**YOUR GOAL**
Restate each record exactly as it was written.

(Records from a data collection)
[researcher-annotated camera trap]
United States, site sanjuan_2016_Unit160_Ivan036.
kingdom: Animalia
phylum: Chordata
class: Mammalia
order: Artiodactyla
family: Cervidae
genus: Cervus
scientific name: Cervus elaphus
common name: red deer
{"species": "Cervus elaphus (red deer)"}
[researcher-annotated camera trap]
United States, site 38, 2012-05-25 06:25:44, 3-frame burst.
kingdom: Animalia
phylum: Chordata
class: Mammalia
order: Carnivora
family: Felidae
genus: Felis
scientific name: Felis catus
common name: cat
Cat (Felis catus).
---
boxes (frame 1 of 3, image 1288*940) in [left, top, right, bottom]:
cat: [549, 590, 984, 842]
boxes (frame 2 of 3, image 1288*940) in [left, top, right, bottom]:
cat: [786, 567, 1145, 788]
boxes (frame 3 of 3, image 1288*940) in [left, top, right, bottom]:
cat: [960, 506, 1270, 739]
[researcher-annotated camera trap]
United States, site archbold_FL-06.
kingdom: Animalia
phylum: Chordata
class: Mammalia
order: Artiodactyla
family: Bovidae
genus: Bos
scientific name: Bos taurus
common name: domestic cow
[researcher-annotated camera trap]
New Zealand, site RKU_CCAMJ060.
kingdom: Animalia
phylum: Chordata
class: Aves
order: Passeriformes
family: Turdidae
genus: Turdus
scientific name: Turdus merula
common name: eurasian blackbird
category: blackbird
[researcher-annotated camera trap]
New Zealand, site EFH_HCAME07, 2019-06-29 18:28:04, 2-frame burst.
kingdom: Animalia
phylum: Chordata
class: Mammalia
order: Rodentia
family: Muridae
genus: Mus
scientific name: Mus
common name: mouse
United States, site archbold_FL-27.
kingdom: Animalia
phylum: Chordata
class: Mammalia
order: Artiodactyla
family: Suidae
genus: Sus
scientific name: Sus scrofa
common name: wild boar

**ANSWER BOX**
[researcher-annotated camera trap]
United States, site sanjuan_2016_Unit160_Ivan036.
kingdom: Animalia
phylum: Chordata
class: Mammalia
order: Artiodactyla
family: Cervidae
genus: Cervus
scientific name: Cervus elaphus
common name: red deer
{"species": "Cervus elaphus (red deer)"}
[researcher-annotated camera trap]
United States, site 38, 2012-05-25 06:25:44, 3-frame burst.
kingdom: Animalia
phylum: Chordata
class: Mammalia
order: Carnivora
family: Felidae
genus: Felis
scientific name: Felis catus
common name: cat
Cat (Felis catus).
---
boxes (frame 1 of 3, image 1288*940) in [left, top, right, bottom]:
cat: [549, 590, 984, 842]
boxes (frame 2 of 3, image 1288*940) in [left, top, right, bottom]:
cat: [786, 567, 1145, 788]
boxes (frame 3 of 3, image 1288*940) in [left, top, right, bottom]:
cat: [960, 506, 1270, 739]
[researcher-annotated camera trap]
United States, site archbold_FL-06.
kingdom: Animalia
phylum: Chordata
class: Mammalia
order: Artiodactyla
family: Bovidae
genus: Bos
scientific name: Bos taurus
common name: domestic cow
[researcher-annotated camera trap]
New Zealand, site RKU_CCAMJ060.
kingdom: Animalia
phylum: Chordata
class: Aves
order: Passeriformes
family: Turdidae
genus: Turdus
scientific name: Turdus merula
common name: eurasian blackbird
category: blackbird
[researcher-annotated camera trap]
New Zealand, site EFH_HCAME07, 2019-06-29 18:28:04, 2-frame burst.
kingdom: Animalia
phylum: Chordata
class: Mammalia
order: Rodentia
family: Muridae
genus: Mus
scientific name: Mus
common name: mouse
United States, site archbold_FL-27.
kingdom: Animalia
phylum: Chordata
class: Mammalia
order: Artiodactyla
family: Suidae
genus: Sus
scientific name: Sus scrofa
common name: wild boar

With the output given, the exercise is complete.